Never have I felt so alive,

Yet so lacking in feelings.

Unconsciously falling into an ever-darkening orifice,

Heart numbed by capricious dealings.


~Fingers trembling, hands shaky.
William.



"You say I'm brave, I'm glad to listen to those very words. But my bravery would not need to be present, if fears were not there in the first place."


... Here I leave, leaving behind with you only a faint silhouette. Even one day, this shadow will slowly fade into the trees I've walked under, the puddles I've stepped over, and the skies I once looked at.

Wednesday, March 24, 2010
Didn't feel like running today, legs felt too heavy. May be re-running next week, currently I'm not satisfied with my 2.4km run-timing. I felt I could do better.

Is it true that disappointments always have to come in bunches? Got back a failing mark early in the morning for Pure Geography, I was so down that the 2.4km run that came afterwards just came and went with no particular interest to me at all.

Even though it has only been the Common Test, all these failing marks (or near-fail) I have been getting recently has been nothing short of bitch-slapping me around. It hurts. Thing is, I thought it wouldn't.

Looks like I do care about my studies more than I initially thought of myself.

...

When you said that you actually gave a shit about me to care for me in this way, I knew that I had let you down. When you teared at the eyes, it felt foreign, yet it was easily-known. I'll do my best not to repeat the mistake again.

Thursday, March 18, 2010
Alice In Wonderland. How was it for those who have already watched it? Just caught the movie today and...

I can say that it was alright. Yea, it was alright. Perhaps I would've liked it more if I were a few years younger. But I definitely cannot discredit it for something else though. The scenes were a treat for the eyes, CGs were great. And the array of colours... brilliant.

Graphics-wise, it's a success. Story-wise, it doesn't really adhere to the original story of Alice In Wonderland. But that's fine too, originality plays a key role here.

The group of us invaded Starbucks after the movie and got ourselves coffee, cake, and tea. Seems more like its was afternoon high tea or something. Anyway, took quite some time for everyone to finish, left the place at around 10.45pm.

Here's to thanking someone for taking a long walk with me, really kept me from falling asleep on the pavement.

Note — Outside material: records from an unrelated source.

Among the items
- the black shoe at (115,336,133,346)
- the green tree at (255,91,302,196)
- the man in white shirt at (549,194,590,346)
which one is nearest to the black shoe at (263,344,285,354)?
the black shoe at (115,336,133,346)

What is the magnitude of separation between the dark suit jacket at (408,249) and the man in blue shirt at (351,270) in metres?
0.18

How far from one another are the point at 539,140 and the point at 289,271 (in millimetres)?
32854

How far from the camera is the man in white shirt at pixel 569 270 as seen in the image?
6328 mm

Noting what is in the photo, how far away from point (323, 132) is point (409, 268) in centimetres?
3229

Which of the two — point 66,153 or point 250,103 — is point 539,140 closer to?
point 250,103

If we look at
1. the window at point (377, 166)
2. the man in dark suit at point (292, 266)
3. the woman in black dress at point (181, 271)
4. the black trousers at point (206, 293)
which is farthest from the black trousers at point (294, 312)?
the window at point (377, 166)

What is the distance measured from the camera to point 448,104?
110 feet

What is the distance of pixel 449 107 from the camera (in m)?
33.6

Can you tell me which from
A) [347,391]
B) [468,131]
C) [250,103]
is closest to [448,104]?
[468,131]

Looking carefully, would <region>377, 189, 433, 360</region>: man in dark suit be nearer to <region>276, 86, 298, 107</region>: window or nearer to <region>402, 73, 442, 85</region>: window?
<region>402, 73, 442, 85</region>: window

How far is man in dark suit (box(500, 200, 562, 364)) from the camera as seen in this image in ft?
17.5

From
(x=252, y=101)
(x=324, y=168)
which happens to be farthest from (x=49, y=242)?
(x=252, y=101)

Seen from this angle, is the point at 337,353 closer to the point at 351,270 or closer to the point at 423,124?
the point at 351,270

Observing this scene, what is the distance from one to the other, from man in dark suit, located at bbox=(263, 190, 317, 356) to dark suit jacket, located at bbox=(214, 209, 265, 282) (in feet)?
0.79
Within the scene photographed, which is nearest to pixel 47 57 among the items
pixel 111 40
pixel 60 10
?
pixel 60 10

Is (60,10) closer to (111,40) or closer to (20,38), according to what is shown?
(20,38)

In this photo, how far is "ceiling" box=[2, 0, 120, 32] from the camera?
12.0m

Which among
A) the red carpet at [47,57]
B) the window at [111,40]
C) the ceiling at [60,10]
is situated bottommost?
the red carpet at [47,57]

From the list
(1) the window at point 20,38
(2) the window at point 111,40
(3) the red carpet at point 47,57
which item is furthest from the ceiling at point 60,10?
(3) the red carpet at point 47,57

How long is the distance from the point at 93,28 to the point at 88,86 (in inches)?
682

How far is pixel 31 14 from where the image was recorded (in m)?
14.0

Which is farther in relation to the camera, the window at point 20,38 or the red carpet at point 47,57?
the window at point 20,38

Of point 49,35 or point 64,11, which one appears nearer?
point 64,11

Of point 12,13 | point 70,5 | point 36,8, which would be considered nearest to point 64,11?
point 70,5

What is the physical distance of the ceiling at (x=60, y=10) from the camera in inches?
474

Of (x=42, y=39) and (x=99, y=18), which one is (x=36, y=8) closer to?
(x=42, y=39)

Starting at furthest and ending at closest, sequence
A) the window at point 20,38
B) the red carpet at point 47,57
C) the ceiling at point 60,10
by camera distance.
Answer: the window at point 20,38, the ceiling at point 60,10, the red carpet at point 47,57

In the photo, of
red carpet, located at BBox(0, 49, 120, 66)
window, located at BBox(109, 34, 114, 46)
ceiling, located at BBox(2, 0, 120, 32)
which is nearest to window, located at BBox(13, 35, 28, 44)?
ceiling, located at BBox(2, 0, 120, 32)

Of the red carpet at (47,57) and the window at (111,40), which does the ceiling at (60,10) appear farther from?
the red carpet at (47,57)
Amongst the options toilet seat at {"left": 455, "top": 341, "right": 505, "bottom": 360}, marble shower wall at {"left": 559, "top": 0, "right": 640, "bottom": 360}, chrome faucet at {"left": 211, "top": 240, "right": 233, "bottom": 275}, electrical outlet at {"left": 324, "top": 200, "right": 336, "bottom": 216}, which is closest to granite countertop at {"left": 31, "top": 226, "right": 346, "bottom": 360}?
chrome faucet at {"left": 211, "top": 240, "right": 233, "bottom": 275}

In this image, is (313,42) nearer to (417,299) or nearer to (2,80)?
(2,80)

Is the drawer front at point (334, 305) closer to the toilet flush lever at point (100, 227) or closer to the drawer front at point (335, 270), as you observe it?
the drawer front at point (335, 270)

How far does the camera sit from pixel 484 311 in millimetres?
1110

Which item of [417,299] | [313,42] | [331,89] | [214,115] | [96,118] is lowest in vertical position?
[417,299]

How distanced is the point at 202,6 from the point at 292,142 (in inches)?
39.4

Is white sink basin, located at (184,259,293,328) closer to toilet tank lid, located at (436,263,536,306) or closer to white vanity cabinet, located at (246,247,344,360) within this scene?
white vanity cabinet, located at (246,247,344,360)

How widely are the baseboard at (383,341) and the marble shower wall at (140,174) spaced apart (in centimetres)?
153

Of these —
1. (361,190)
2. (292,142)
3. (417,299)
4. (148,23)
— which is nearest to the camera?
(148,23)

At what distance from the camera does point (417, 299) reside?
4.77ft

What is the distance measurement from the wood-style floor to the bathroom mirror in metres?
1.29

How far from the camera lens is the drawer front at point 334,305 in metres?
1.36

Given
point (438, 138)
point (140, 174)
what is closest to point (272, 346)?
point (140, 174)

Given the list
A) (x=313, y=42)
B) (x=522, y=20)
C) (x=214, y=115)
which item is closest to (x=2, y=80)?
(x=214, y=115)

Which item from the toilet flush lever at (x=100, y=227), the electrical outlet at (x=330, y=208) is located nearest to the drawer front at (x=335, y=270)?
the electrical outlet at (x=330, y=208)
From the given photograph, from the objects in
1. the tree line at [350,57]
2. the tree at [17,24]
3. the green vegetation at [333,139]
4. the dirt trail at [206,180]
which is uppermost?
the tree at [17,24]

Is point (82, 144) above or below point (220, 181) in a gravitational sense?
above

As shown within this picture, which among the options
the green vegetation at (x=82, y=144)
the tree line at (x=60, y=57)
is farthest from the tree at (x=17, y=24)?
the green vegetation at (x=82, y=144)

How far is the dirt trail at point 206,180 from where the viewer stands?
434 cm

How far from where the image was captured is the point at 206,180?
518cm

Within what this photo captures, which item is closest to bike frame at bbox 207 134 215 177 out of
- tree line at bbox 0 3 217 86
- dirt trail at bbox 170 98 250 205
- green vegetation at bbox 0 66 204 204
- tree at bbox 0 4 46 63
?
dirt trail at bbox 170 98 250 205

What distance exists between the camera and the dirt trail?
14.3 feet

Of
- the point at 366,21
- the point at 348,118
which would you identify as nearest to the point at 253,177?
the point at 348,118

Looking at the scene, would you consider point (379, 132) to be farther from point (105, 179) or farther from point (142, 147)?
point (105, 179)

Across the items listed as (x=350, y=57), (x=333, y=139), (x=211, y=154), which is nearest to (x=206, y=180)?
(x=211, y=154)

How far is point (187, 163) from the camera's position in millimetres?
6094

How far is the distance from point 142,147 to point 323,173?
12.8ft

You can thank me for sending you home as well.

Totally dragged myself home after the movie, didn't realise I was that tired. Looks like the excessive excercise in recent days does leave its footprint.

Basketball and running in the morning has been pleasant in some parts, unpleasant in others. All part and parcel, I'll just have to take it in my stride.

Late night approaches, and I think I'll need the energy for my intensive-homework regime tomorrow. Time to catch a few hours worth of winks.


"Pigments in flowers will fade away. The discolouration is becoming more apparent. As Autumn comes and goes, all that's left will be fallen petals, yellowed and shrivelled upon the ground."

Tuesday, March 16, 2010
Mother Tongue supplementary was a short lesson. Relaxed alone at the banks of our school pond for a couple of minutes after that.

Hmm, they removed that fake crane they used to put on top of the waterfall. The koi fish seems to have gotten fewer and far between, smaller as well, or was I just forgetful? Pebbles by the banks looked a lot more course and weathered since the last time I saw them, the wear of time, I can tell. Flowers beside the pond had a wilted look, as if there was some sort of disappointment surrounding the early morning. Or maybe they just have not bloomed for the day yet. How different am I?

Guys had a trip planned to go play pool in the afternoon...
Surprise. I stayed home to do up on Math. Wonder how many pool tables they toppled in their excitement. AND how many more tables would have been toppled if I was there.

Holidays are always a good time to get my pen ink flowing again, words seem to form more fluidly in recent days. Maybe I should put more of my thoughts to words.

Not forgetting, tomorrow itself is already Literature Remedial, time to brush up on my literary skills.

But recalling now, tomorrow's supposed to be a presentation for our Literature Project.
Time to whip out my group's 6-page essay on To Kill A Mockingbird, form a vague script in my mind, and time to get busy.